## BEGIN DATA

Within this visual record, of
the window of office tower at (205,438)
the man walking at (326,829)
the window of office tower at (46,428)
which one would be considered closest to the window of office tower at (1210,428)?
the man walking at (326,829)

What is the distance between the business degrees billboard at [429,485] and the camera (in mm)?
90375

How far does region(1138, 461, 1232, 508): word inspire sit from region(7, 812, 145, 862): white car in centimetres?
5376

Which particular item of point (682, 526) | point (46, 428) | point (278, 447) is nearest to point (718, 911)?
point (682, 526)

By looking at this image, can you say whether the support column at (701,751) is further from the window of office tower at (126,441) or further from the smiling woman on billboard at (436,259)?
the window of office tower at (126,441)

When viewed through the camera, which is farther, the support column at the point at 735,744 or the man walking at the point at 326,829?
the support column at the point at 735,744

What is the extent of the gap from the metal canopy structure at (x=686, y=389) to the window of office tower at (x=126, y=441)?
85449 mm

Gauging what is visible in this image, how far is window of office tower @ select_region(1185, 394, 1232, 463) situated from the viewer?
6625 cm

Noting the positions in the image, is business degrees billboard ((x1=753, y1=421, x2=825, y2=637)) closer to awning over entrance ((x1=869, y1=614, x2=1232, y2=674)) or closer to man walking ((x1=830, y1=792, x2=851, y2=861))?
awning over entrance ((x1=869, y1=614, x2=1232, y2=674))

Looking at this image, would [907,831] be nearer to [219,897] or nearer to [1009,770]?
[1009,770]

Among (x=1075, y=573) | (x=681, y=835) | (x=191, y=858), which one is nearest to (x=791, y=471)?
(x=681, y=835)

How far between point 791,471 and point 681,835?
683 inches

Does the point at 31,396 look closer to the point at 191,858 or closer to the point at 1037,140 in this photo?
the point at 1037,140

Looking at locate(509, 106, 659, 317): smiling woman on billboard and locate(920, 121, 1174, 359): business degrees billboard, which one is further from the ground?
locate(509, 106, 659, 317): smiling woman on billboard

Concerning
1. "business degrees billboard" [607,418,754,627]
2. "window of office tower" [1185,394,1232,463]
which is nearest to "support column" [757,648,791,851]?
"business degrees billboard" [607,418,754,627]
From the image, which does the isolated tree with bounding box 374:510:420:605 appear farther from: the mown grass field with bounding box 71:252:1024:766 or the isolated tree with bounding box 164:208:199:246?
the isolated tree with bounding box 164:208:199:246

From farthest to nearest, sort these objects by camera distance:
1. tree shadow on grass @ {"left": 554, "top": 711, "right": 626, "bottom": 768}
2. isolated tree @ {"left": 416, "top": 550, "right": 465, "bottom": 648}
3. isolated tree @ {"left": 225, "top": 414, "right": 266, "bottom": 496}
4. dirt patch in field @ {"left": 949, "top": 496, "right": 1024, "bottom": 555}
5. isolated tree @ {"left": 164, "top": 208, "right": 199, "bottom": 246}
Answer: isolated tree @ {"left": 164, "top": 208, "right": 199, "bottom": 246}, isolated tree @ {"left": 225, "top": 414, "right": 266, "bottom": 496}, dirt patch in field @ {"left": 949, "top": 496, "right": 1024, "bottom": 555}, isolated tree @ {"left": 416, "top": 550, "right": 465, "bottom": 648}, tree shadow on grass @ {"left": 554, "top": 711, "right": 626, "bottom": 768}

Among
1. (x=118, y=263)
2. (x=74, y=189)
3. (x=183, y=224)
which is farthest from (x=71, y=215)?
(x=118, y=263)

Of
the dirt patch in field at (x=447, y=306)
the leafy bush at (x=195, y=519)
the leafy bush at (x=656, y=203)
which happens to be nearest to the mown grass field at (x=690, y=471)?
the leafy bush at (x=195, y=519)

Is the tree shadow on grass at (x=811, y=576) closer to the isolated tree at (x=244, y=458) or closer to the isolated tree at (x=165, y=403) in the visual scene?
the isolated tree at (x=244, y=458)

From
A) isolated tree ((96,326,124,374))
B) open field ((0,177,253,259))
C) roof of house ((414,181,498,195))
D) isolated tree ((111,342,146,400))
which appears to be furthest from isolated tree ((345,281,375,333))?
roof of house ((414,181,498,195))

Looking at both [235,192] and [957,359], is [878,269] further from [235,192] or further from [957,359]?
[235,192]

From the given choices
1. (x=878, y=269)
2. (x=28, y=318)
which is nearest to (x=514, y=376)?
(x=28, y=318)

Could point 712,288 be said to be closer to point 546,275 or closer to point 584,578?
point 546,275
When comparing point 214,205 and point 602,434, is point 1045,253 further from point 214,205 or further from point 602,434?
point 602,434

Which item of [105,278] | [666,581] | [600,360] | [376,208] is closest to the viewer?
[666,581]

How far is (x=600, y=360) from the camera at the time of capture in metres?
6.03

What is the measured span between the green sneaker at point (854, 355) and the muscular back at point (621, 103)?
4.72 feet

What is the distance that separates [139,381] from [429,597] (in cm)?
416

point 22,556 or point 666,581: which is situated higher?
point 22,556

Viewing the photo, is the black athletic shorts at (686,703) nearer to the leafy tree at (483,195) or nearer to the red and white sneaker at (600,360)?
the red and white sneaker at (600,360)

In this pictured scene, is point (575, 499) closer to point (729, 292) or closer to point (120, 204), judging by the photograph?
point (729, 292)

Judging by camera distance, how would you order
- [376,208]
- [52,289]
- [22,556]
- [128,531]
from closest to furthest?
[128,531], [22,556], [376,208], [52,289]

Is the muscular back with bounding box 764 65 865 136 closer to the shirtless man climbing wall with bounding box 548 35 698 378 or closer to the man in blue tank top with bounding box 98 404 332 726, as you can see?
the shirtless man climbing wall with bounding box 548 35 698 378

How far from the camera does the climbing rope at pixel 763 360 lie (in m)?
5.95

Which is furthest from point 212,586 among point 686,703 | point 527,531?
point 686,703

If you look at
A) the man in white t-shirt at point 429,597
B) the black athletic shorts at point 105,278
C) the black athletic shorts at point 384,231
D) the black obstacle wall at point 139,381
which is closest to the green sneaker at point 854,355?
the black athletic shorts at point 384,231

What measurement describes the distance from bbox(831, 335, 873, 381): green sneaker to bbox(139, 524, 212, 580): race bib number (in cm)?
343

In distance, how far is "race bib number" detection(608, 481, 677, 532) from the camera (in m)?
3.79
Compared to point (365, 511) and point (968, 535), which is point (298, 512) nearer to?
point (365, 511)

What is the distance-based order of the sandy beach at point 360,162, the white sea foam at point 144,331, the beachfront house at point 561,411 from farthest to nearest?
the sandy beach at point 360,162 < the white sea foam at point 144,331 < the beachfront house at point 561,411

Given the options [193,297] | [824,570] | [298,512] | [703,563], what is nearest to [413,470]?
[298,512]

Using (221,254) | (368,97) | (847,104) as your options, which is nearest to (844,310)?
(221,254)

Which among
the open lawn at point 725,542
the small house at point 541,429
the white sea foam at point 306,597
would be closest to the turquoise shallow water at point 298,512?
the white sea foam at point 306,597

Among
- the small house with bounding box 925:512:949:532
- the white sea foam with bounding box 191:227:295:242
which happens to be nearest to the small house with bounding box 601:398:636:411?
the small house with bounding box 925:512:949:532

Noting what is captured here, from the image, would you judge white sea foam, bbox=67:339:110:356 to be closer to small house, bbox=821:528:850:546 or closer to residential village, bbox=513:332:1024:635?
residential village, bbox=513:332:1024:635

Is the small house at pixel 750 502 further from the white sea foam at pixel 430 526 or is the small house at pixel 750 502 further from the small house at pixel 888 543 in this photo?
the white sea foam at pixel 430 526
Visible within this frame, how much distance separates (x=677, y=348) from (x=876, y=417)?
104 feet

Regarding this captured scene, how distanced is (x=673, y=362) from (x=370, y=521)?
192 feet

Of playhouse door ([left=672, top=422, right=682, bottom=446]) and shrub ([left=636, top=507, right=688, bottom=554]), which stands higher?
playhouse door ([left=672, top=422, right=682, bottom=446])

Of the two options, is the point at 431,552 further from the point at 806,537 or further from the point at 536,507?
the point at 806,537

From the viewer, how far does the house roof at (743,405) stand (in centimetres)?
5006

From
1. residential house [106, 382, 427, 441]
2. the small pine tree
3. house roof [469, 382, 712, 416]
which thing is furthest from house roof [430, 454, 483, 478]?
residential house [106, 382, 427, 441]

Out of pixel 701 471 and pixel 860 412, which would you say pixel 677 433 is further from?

## END DATA

Rewrite the part of the records that opens with the line containing "From the viewer, how" and runs through the end of the records, changing "furthest" to "farthest" and keeping everything else the same.

From the viewer, how far does the house roof at (743,405) stand (in centimetres)?
5006

From
1. residential house [106, 382, 427, 441]
2. the small pine tree
3. house roof [469, 382, 712, 416]
which thing is farthest from house roof [430, 454, 483, 478]?
residential house [106, 382, 427, 441]

Out of pixel 701 471 and pixel 860 412, which would you say pixel 677 433 is further from?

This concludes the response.